After using the toilet, she washed her hands and made a show of brushing her teeth carefully, because she needed to, but also in case they watched her. She chewed a mint from her makeup kit.

Back in the room, the guards had emptied her bags and were searching every object, every item of clothing. Shivering, she picked up a pashmina she’d bought on her travels and wrapped it around her throat, dropping the ends to cover the slight bulge in her bra.

Thanks to Dr. Damiri’s list of symptoms, they wouldn’t find her behavior suspicious. She hoped.

One of the guards took her makeup bag and searched it. The other left the room, presumably to search the bathroom. When he came back, he gave the guard a surreptitious shake of his head.

She was allowed to repack her belongings, while feeling an inexorable sense of losing control. Not for long. She would fix this. Somehow.

They led her to the departure lounge and left her there. This was too wrong. Taking an artifact out of its native country, out of its home, went against every ethic, every part of her moral code.

Nausea rose into her throat, and she took one of Dr.
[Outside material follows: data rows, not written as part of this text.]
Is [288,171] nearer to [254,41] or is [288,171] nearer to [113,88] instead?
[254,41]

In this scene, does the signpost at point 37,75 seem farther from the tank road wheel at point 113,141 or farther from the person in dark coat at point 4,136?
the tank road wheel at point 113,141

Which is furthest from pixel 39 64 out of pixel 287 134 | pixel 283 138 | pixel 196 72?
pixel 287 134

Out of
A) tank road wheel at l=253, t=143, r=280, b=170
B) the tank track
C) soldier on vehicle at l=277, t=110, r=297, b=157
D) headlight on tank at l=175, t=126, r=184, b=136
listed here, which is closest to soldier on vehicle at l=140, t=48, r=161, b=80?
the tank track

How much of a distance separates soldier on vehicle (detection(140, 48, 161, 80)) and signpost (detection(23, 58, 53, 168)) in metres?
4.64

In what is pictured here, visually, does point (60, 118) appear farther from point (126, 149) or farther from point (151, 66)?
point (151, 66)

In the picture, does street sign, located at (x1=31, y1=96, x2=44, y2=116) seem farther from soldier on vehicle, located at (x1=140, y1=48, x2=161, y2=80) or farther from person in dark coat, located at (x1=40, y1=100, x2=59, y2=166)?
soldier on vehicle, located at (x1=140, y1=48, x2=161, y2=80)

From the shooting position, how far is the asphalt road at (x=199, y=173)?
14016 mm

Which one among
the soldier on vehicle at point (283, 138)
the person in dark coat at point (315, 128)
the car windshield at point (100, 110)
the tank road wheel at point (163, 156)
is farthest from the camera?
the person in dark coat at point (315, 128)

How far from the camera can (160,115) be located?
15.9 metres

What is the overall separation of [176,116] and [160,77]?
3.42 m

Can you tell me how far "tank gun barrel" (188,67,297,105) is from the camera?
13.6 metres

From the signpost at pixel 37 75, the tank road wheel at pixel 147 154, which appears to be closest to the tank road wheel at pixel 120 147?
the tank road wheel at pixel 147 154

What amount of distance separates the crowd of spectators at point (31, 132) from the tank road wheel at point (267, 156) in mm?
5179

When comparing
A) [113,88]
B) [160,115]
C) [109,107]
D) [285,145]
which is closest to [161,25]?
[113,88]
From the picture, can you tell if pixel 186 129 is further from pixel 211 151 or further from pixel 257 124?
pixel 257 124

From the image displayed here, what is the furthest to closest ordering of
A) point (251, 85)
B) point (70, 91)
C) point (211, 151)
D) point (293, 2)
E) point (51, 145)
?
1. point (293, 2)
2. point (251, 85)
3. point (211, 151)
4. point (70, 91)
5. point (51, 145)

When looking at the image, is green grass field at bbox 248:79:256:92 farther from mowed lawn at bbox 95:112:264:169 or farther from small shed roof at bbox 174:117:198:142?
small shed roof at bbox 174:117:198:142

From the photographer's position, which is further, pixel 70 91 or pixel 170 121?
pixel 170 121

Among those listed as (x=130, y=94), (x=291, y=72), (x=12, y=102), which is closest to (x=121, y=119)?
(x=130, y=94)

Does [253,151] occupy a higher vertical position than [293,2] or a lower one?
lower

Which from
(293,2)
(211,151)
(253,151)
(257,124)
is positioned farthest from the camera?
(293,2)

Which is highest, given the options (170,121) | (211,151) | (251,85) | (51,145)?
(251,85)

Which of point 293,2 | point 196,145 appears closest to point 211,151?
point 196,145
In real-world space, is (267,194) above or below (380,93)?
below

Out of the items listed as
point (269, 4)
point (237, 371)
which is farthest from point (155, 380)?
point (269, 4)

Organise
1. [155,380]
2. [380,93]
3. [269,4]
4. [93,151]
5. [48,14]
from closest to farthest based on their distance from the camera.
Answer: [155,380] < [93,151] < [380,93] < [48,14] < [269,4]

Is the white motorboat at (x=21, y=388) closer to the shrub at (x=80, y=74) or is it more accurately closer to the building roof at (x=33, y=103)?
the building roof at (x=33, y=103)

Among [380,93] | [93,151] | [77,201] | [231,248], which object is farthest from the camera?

Damiri’s pills.

She had no choice but to leave. At the moment, self-preservation was more important than ethics. And didn’t that suck? The prayer book belonged here, not thousands of miles away in Colorado.

Jean-Marc had known exactly what he was doing. Her rat of an ex-boyfriend had ruined her plan for a clean break. The prayer book tied her to him.

An hour later, she was on the first of many flights that would take her home, curled under a blanket with chills that had nothing to do with inflight air-conditioning, and everything to do with a smuggled artifact burning a hole in her chest wall, so far up shit creek without a paddle she wasn’t sure how she would recover.